(Spatial relation data)
● ● ● ● ● ● ●

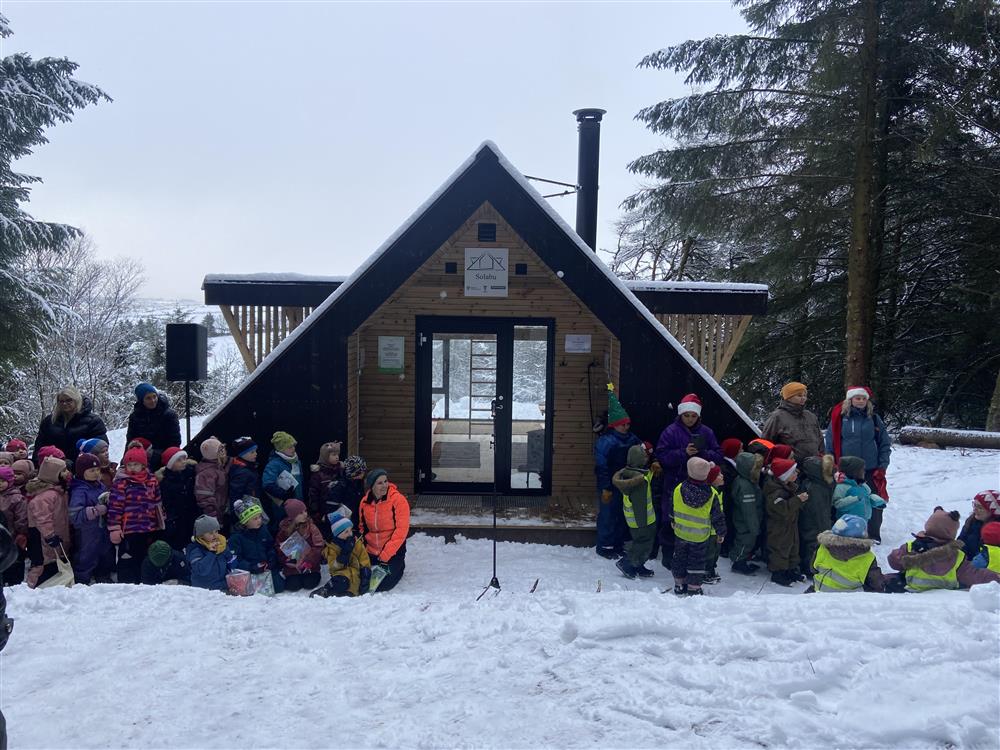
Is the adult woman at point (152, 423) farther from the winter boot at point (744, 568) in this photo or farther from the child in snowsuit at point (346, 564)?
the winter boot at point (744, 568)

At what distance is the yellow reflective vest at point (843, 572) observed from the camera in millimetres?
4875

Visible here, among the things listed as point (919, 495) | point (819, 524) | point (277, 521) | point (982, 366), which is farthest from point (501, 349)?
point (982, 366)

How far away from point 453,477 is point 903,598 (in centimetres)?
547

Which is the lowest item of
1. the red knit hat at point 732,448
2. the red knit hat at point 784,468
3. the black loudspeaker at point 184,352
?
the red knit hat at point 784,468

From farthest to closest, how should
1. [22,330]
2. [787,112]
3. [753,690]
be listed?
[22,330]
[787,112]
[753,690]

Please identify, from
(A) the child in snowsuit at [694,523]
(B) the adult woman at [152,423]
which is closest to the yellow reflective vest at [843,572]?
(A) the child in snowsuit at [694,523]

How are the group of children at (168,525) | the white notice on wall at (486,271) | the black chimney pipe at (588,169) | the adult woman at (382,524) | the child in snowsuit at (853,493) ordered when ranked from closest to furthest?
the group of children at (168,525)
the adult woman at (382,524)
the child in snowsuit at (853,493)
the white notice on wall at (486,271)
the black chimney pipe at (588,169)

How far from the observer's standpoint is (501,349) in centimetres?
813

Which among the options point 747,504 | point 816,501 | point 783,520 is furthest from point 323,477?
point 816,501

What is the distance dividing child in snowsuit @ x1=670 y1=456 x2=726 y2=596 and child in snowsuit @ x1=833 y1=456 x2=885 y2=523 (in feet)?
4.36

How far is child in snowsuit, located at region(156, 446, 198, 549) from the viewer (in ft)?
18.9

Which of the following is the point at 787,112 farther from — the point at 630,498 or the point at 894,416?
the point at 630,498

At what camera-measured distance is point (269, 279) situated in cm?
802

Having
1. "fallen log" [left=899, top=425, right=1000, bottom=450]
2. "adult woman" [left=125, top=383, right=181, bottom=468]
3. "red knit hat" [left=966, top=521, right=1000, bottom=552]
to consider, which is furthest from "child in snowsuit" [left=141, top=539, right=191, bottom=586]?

● ● ● ● ● ● ●

▶ [What to work on]: Lay out every line of the data above as a numbered list, skipping the blank lines. Leave the pictures out.

▶ [Task answer]:
1. Is the adult woman at point (152, 423) farther from the winter boot at point (744, 568) in this photo or farther from the child in snowsuit at point (346, 564)?
2. the winter boot at point (744, 568)
3. At what distance is the yellow reflective vest at point (843, 572) observed from the camera in millimetres?
4. 4875
5. Visible here, among the things listed as point (919, 495) | point (819, 524) | point (277, 521) | point (982, 366), which is farthest from point (501, 349)?
6. point (982, 366)
7. How far away from point 453,477 is point 903,598 (in centimetres)?
8. 547
9. Which is the lowest item of
10. 1. the red knit hat at point 732,448
11. 2. the red knit hat at point 784,468
12. 3. the black loudspeaker at point 184,352
13. ?
14. the red knit hat at point 784,468
15. From farthest to closest, how should
16. 1. [22,330]
17. 2. [787,112]
18. 3. [753,690]
19. be listed?
20. [22,330]
21. [787,112]
22. [753,690]
23. Please identify, from
24. (A) the child in snowsuit at [694,523]
25. (B) the adult woman at [152,423]
26. which is closest to the yellow reflective vest at [843,572]?
27. (A) the child in snowsuit at [694,523]
28. How are the group of children at (168,525) | the white notice on wall at (486,271) | the black chimney pipe at (588,169) | the adult woman at (382,524) | the child in snowsuit at (853,493) ordered when ranked from closest to furthest?
29. the group of children at (168,525)
30. the adult woman at (382,524)
31. the child in snowsuit at (853,493)
32. the white notice on wall at (486,271)
33. the black chimney pipe at (588,169)
34. How far from the observer's standpoint is (501,349) in centimetres?
35. 813
36. Which among the options point 747,504 | point 816,501 | point 783,520 is furthest from point 323,477?
37. point 816,501
38. What is the distance dividing child in snowsuit @ x1=670 y1=456 x2=726 y2=596 and child in snowsuit @ x1=833 y1=456 x2=885 y2=523 (in feet)?
39. 4.36
40. How far is child in snowsuit, located at region(156, 446, 198, 549) from the viewer (in ft)?
41. 18.9
42. Which of the following is the point at 787,112 farther from — the point at 630,498 or the point at 894,416?
43. the point at 630,498
44. At what camera-measured distance is point (269, 279) situated in cm?
45. 802
46. Having
47. 1. "fallen log" [left=899, top=425, right=1000, bottom=450]
48. 2. "adult woman" [left=125, top=383, right=181, bottom=468]
49. 3. "red knit hat" [left=966, top=521, right=1000, bottom=552]
50. to consider, which is furthest from "child in snowsuit" [left=141, top=539, right=191, bottom=586]?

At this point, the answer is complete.